● Reading text
Honors Program

Iowa’s 2009 Glamour Winner

 

Alexandra Keenan

 

In the issue for October 2009, Glamour magazine led a feature story on the year’s “Top 10 College Women Competition” with a full-page photograph of “The Scientist” — Honors senior and Presidential Scholar Alexandra Keenan from Urbandale, IA. 

 

Keenan is a senior who plans to become a physician and scientist.  She is set to graduate from Iowa with three bachelor’s degrees:  one in Biomedical Engineering, one in Biochemistry, and one in International Studies.  Her goals include developing new treatments for diseases and providing them to people in underserved areas that reach from Iowa around the world.  She adds that, “I would also like to advocate for the social programs that are necessary to ensure these treatments are available to those who need them most.”

 

From Honors at Iowa, Keenan has won the 2008 Vice President for Research Award for Excellence in Undergraduate Research in the Natural Sciences.  Her work on “Identification and Characterization of Vaccine Candidates for Visceral Leishmaniasis” was mentored by Professor Mary Willson in Internal Medicine.

● Excerpted records
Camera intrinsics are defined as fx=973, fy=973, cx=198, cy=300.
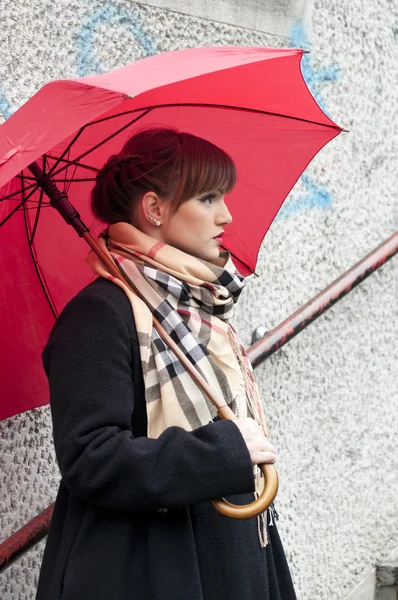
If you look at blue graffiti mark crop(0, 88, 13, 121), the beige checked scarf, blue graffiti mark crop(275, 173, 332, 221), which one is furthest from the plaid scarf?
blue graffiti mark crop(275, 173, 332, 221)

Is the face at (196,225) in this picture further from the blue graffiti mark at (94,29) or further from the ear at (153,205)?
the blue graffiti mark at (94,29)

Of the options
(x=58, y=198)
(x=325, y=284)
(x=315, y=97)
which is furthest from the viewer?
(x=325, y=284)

---

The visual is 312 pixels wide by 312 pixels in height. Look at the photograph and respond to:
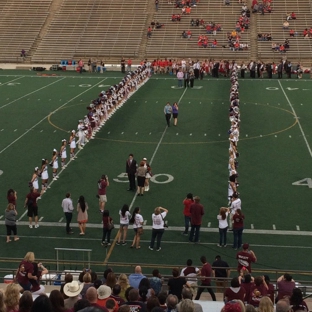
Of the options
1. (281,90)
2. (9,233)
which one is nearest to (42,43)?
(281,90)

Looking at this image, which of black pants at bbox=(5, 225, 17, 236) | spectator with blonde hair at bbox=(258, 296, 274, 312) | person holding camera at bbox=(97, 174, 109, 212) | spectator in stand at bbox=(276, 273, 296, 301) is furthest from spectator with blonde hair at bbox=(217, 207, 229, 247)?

● Actions to take
(1) Answer these questions about the text on Alexandra Keenan:
(a) In which issue did Glamour run the feature on its "Top 10 College Women Competition"?
(b) What three bachelor's degrees is Keenan set to graduate with?
(c) Who mentored her work on vaccine candidates for visceral leishmaniasis?
(2) Please go on with the text about Alexandra Keenan, picking up after its final sentence.
You can leave the listing aside; it isn't needed here.

● Answers by task
(1)
(a) The October 2009 issue.
(b) Biomedical Engineering, Biochemistry, and International Studies.
(c) Professor Mary Willson in Internal Medicine.

(2)
 

Throughout the summer of 2009, Keenan worked at Banaras Hindu University in Varanasi, India.  There she researched screening programs for cervical cancer, while she taught Indian scientists a technique for detecting Leishmania parasites in human blood.

 

Keenan also participated in a 2007-08 winter program in India, sponsored in part by Honors at Iowa and organized by Geography Professor Rangaswamy Rajagopal.  This experience has had Raj telling people how Ali keenan is one of the brightest and most caring students he has encountered in more than three decades of teaching and advising.

 

In addition, Keenan is one of fifteen Iowa Engineering students honored by the U.S. Environmental Protection Agency for a first-place project in the 2008 competition for P3 Awards.  Keenan and her colleagues designed an inexpensive, hand-held device to make bleach for use in sanitizing drinking water.  As Craig Just, the group’s faculty advisor from Civil and Environmental Engineering, has observed, this device is literally a life-saver, since many in underdeveloped countries lack access to the safe water that the device generates.